Hospitals' Program Lowers Potential Medication Errors
Researchers at Brigham and Women's Hospital (BWH) and Massachusetts General Hospital (MGH) in Boston have found that the use of a better-integrated computer system and process redesign could reduce the number of potential medication errors present in the medication reconciliation process.
The study, published in the April 27 Archives of Internal Medicine, took place during May and June 2006, and focused on using existing technology to compare patients' medication lists to prevent adverse events.
"We know that good medication reconciliation is not occurring," says Jeffrey Schnipper, MD, MPH, senior author on the study and hospitalist at BWH.
There are usually 1.44 errors with potential for medication harm, says Schnipper, and his team's randomized controlled clinical trial lowered that number to 1.05 during the course of their study.
Of the 322 total patients who were part of the study, 160 patients in the control group receiving the hospital's normal medication reconciliation processes could have suffered 230 potential adverse events; the 162 patients who were part of the intervention could have suffered 170 potential adverse events.

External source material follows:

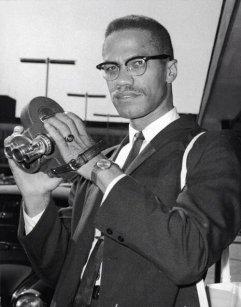 Malcolm X pronto a scattare alcune foto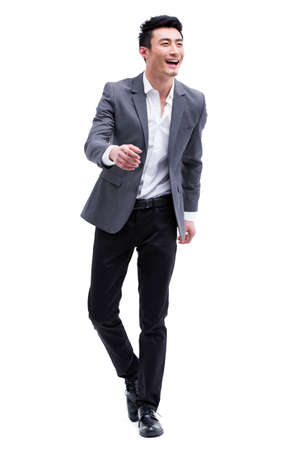 Fashionable businessman on the move LANG_EVOIMAGES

The Joint Commission's National Patient Safety Goals have contained a goal concerning medication reconciliation since 2005. The Joint Commission is currently reviewing that goal to determine how to better use it to prevent medical errors, as many hospitals have struggled to effectively reconcile medications across the continuum of care and comply with the goal.
Both BWH and MGH were using computer physician order entry (CPOE) systems already, so researchers designed the study around using the existing system and workflow. The study took the existing system and made it easier for staff members to compare a patient's preadmission medication list with both their inpatient and discharge medication lists. This is one area where many hospitals create their own medication reconciliation problems, says Schnipper.
"In many hospitals, a lot of people take a patient's medication history, but it's done in silos—all of these people keeping separate, different lists," says Schnipper, who gave examples of various entry points, such as an emergency room nurse, inpatient nurse, or pharmacist.
The goal of this study, he says, was to reduce redundancy; create only one in-hospital medication list that staff members could refine, but with increased attention on verification and communication among caregivers.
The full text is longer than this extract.